Le remboursement de la dette saigne le pays à blanc ; le mouvement devrait plaider pour sa répudiation immédiate et inconditionnelle, et rejeter toute négociation avec le FMI rapace. Au lieu de détruire ce qu’il reste de propriété publique au Sri Lanka (comme la santé et l’éducation) et d’ouvrir le pays à des privatisations plus larges, comme le voudrait cette institution impérialiste, le mouvement devrait exiger la propriété publique de tous les secteurs et ressources stratégiques et leur planification en fonction des besoins, sous le contrôle démocratique des travailleurs et travailleuses et des agriculteurs et agricultrices pauvres, par le biais d’un gouvernement qu’ils et elles auraient eux et elles-mêmes créé.
Bien sûr, de telles mesures socialistes ne viendront jamais d’en haut, puisque toutes les ailes de l’establishment conspirent pour continuer avec les mêmes politiques économiques capitalistes en faillite, volant les pauvres pour remplir les poches des déjà super riches. De telles mesures devraient être combattues par une action décisive de la classe ouvrière, sur les traces des grèves générales d’avril et de mai, qui ont connu un immense succès. Plusieurs syndicats ont prévenu que des actions de grève seraient organisées dans tout le pays si Wickremesinghe prenait la présidence à plein temps. Les travailleurs de tous les syndicats et lieux de travail devraient prendre leurs dirigeants au mot – car ce n’est pas la première fois qu’ils menacent de faire quelque chose qu’ils ne mettent pas à exécution – et se préparer à ces actions, quel que soit le vainqueur, car aucun des prétendants ne défend les intérêts des travailleurs et travailleuses de toute façon.

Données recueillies
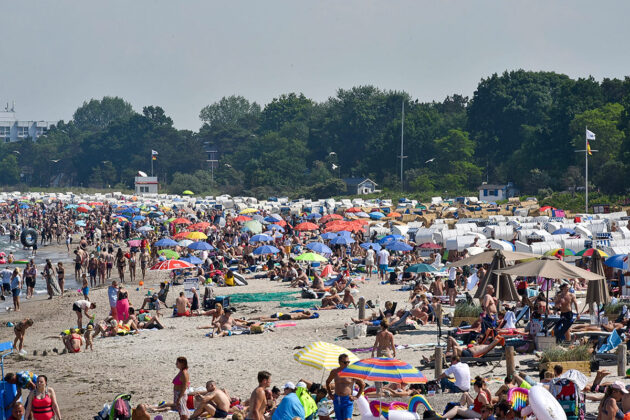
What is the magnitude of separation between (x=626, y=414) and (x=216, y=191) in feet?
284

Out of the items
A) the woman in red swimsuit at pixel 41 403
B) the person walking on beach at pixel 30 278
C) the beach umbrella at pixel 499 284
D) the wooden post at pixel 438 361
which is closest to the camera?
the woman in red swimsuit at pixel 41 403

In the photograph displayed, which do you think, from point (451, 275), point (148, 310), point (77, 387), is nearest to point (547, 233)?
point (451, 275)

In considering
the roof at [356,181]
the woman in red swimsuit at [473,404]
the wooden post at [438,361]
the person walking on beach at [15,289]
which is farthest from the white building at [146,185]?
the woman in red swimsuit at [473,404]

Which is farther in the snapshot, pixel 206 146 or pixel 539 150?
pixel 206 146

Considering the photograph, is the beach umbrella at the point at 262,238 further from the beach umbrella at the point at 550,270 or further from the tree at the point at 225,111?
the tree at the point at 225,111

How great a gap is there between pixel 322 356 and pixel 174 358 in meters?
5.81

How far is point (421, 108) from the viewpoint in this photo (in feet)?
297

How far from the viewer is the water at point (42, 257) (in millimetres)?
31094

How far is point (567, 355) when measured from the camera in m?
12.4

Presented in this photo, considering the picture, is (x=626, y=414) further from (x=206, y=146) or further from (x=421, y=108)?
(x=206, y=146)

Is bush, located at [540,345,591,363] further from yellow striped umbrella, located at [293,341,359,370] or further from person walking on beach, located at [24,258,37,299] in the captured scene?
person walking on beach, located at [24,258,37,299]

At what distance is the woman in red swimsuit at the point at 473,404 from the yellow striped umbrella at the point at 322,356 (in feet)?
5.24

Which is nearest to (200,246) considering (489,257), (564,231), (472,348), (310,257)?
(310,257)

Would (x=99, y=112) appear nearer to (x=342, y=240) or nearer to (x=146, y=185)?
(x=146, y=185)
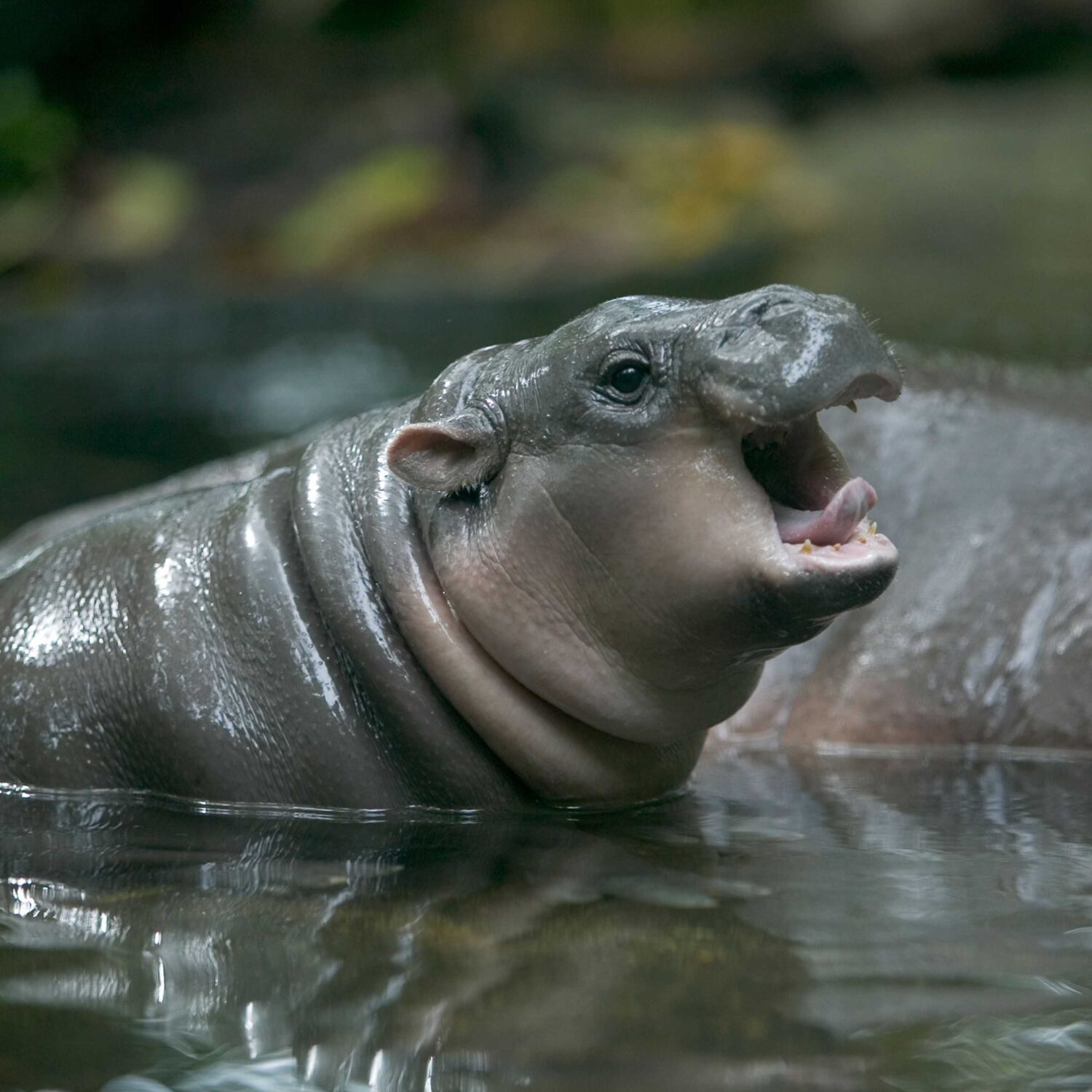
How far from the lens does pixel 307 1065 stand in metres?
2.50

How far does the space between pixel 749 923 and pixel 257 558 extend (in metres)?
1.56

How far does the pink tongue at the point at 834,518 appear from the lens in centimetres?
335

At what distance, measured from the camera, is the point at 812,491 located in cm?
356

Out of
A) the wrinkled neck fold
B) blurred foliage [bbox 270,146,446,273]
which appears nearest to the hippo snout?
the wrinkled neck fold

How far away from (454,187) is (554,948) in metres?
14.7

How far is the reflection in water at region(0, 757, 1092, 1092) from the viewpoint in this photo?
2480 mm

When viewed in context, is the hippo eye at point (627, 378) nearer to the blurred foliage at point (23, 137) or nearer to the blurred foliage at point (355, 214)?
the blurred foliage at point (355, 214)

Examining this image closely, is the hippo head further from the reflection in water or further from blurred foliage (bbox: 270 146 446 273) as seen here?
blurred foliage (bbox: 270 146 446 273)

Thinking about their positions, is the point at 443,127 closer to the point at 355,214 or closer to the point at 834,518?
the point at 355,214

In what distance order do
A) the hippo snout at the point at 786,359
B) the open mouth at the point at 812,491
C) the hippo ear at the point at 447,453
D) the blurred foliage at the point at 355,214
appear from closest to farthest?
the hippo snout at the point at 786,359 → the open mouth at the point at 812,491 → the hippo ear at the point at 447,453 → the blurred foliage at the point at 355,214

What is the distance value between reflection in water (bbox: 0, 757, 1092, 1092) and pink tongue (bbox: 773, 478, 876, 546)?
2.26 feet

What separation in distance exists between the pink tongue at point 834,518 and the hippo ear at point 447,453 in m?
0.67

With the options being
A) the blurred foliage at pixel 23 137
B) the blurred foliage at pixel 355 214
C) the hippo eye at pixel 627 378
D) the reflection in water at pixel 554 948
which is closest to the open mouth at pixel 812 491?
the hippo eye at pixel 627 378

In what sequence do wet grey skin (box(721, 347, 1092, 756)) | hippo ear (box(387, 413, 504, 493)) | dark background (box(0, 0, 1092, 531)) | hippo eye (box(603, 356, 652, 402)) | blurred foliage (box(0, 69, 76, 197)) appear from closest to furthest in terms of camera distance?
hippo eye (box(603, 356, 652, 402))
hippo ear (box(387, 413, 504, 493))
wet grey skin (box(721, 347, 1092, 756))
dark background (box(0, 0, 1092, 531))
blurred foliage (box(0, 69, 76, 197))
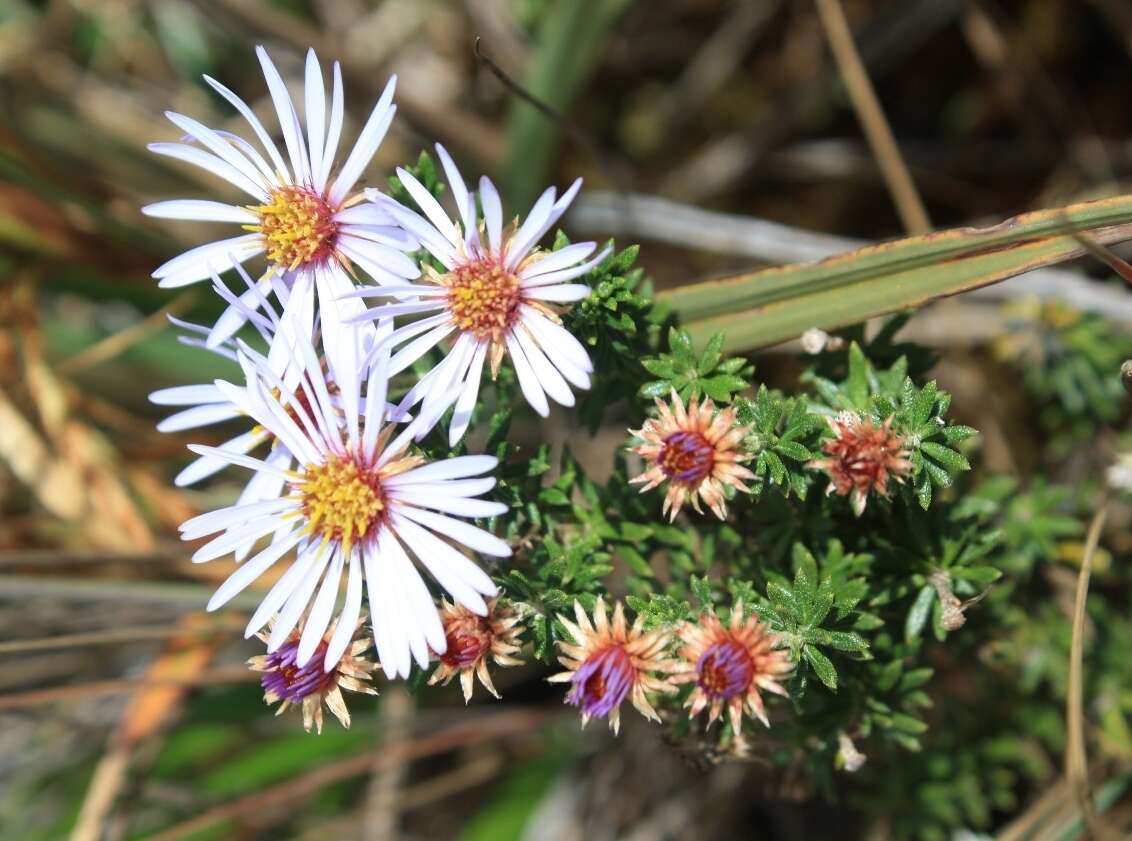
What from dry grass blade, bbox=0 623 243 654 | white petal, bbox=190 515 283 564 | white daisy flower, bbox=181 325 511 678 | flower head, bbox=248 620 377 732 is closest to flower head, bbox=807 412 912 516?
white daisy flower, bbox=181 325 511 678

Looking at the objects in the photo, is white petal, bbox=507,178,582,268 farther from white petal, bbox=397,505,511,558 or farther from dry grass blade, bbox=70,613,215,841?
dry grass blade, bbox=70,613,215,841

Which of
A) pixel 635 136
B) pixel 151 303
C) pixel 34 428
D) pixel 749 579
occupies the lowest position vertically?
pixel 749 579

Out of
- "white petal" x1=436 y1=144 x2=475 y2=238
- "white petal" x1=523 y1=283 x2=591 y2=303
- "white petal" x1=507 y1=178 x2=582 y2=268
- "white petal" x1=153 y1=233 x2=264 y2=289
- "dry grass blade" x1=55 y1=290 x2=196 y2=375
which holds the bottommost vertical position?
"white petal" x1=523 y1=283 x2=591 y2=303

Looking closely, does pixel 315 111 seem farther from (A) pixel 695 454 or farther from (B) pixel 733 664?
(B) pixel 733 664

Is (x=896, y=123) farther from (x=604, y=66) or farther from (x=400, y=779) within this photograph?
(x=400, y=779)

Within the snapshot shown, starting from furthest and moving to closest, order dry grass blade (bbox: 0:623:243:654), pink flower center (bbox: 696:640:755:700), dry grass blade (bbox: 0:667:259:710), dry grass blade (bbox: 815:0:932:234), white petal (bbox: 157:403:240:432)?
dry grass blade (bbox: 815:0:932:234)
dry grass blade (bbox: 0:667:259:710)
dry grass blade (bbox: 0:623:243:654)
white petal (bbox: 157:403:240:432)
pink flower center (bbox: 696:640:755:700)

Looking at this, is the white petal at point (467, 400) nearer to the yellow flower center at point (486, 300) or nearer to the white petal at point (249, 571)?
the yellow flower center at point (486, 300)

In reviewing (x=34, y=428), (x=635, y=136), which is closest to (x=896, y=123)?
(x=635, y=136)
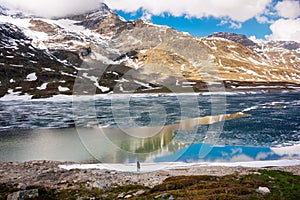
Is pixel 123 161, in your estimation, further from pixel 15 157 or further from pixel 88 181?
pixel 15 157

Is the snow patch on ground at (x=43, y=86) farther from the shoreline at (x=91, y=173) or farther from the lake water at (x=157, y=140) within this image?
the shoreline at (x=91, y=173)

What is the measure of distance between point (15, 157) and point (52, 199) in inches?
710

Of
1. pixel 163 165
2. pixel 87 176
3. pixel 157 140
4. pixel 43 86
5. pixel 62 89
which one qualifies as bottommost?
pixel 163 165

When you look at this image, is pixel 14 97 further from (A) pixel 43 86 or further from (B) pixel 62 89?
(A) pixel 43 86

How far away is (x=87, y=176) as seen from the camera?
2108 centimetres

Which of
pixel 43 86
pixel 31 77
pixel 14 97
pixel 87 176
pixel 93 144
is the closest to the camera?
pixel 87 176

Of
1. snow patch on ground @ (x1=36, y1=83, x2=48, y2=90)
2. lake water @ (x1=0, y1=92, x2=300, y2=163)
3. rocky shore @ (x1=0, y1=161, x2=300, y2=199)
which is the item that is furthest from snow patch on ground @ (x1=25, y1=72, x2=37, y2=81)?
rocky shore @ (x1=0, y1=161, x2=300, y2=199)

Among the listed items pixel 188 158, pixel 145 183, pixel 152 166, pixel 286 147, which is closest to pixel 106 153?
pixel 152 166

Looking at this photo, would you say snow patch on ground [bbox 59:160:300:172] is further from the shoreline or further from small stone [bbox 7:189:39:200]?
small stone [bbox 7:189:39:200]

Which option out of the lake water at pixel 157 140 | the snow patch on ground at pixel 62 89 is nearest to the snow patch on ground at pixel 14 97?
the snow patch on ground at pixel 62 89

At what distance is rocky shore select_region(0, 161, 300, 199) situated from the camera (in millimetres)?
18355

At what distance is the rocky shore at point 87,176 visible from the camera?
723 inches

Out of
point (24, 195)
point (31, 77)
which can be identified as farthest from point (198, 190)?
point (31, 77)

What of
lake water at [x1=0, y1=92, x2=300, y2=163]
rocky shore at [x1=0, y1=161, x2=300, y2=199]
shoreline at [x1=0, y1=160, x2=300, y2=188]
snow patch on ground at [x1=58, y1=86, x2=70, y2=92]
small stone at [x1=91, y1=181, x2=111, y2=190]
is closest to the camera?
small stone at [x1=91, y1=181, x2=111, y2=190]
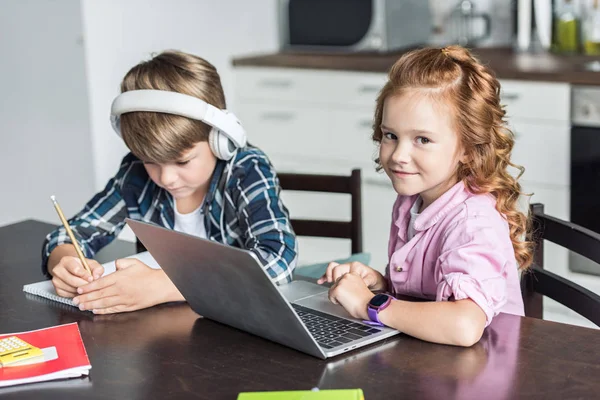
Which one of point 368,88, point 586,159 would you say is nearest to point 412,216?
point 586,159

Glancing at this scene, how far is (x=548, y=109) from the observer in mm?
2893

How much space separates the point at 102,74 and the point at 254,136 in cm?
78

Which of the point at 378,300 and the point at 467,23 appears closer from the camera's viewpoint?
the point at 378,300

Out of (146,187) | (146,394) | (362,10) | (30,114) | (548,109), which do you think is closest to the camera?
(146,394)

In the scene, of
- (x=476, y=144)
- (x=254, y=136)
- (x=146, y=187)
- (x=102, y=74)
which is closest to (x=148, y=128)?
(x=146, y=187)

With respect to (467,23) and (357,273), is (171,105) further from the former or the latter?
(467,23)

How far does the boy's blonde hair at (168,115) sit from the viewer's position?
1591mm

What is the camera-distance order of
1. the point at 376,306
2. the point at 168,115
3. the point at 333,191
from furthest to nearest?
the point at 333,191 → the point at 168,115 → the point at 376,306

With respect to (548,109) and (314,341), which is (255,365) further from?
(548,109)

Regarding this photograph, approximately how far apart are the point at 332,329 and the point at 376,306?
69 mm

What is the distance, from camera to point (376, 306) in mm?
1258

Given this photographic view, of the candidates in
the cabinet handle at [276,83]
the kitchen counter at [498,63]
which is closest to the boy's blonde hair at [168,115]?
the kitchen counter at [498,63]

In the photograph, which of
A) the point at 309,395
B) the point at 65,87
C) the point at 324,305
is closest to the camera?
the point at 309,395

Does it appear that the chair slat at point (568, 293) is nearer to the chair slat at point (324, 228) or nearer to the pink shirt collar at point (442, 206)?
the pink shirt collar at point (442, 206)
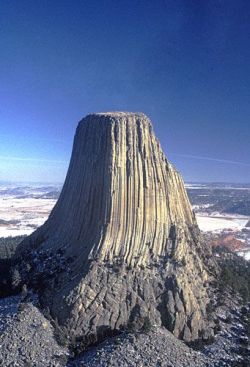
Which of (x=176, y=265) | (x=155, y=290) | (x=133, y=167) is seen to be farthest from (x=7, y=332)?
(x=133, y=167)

**VOTRE TÂCHE:** Écrivez la suite du texte sur la crise au Sri Lanka, en reprenant juste après sa dernière phrase.

**CORRIGÉ DE L'EXERCICE:**
L’actuelle brochette de candidats réactionnaires et chauvins à la présidence ne peut que renforcer les appréhensions et les craintes des minorités tamoules et musulmanes quant à la direction que prend la situation politique post-Rajapaksa. Dans ces conditions, il est absolument crucial que des efforts conscients soient faits pour tendre la main à ces communautés et intégrer leurs justes revendications dans le mouvement. L’Aragalaya doit se battre pour la fin de l’oppression sanctionnée par l’État sur la base de la religion et de l’ethnicité, pour l’extradition et le procès populaire de Rajapaksa pour crimes de guerre, pour la libération de tous les prisonniers politiques, pour des enquêtes indépendantes sur les disparitions massives, pour la suppression de la draconienne « loi sur la prévention du terrorisme », pour la fin de l’occupation militaire et de l’accaparement des terres dans les provinces tamoules, et pour le droit du peuple tamoul à décider librement et démocratiquement de son propre avenir, sans aucune contrainte de l’État.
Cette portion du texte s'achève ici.